• DATA FOR THIS EXERCISE:
══════

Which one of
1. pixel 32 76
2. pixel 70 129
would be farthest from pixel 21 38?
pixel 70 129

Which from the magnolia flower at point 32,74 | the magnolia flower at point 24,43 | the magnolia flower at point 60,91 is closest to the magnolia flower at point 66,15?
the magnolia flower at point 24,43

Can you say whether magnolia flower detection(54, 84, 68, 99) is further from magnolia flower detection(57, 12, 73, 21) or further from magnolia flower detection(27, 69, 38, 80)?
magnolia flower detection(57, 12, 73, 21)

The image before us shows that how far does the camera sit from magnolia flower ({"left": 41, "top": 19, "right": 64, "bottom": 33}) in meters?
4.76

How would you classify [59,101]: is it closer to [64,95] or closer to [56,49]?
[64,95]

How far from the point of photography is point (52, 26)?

══════

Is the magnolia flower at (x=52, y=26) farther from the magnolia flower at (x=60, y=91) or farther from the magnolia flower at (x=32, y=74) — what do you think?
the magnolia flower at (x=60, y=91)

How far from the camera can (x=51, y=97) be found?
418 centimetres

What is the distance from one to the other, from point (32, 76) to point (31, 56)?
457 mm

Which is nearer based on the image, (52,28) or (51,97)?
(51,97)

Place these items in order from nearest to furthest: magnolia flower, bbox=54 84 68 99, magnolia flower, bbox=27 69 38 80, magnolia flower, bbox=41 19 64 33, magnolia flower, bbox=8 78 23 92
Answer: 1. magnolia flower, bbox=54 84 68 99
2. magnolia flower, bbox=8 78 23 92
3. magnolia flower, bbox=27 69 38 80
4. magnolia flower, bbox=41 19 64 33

══════

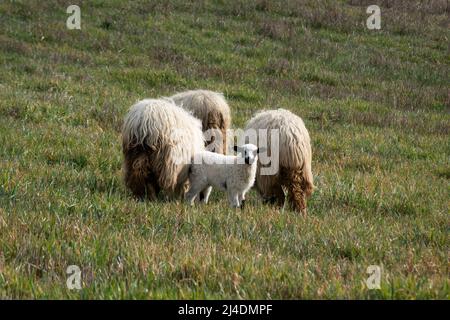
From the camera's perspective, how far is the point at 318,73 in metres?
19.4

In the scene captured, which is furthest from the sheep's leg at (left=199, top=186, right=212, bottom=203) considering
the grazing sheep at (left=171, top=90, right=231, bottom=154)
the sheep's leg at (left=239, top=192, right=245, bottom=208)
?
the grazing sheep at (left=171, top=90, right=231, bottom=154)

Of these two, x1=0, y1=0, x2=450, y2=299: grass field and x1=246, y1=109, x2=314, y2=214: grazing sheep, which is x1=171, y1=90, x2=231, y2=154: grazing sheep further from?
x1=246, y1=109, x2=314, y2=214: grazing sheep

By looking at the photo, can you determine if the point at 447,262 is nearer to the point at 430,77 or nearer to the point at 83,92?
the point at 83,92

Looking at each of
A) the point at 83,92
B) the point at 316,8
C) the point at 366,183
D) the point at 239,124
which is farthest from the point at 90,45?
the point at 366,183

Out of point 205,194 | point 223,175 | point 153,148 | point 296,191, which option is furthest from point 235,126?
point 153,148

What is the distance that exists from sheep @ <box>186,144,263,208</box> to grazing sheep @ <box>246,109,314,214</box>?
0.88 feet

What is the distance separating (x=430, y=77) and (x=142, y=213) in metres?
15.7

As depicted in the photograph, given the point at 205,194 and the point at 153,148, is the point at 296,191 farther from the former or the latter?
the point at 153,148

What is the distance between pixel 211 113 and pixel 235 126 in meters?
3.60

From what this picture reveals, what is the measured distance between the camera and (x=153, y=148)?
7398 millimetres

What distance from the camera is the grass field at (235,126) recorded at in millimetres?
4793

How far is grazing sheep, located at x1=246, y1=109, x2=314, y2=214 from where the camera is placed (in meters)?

══════

• INSTRUCTIONS TO FOLLOW:
Arrange the records from the line with "The image before" up to and including the line with "How far from the point" as a Markdown table with the columns Row and Text. Give each line its own numbered row and leave out blank lines.

• SOLUTION TO THE EXERCISE:
| Row | Text |
|---|---|
| 1 | The image before us shows that how far does the camera sit from magnolia flower ({"left": 41, "top": 19, "right": 64, "bottom": 33}) in meters? |
| 2 | 4.76 |
| 3 | How would you classify [59,101]: is it closer to [64,95] or closer to [56,49]? |
| 4 | [64,95] |
| 5 | How far from the point of photography is point (52, 26)? |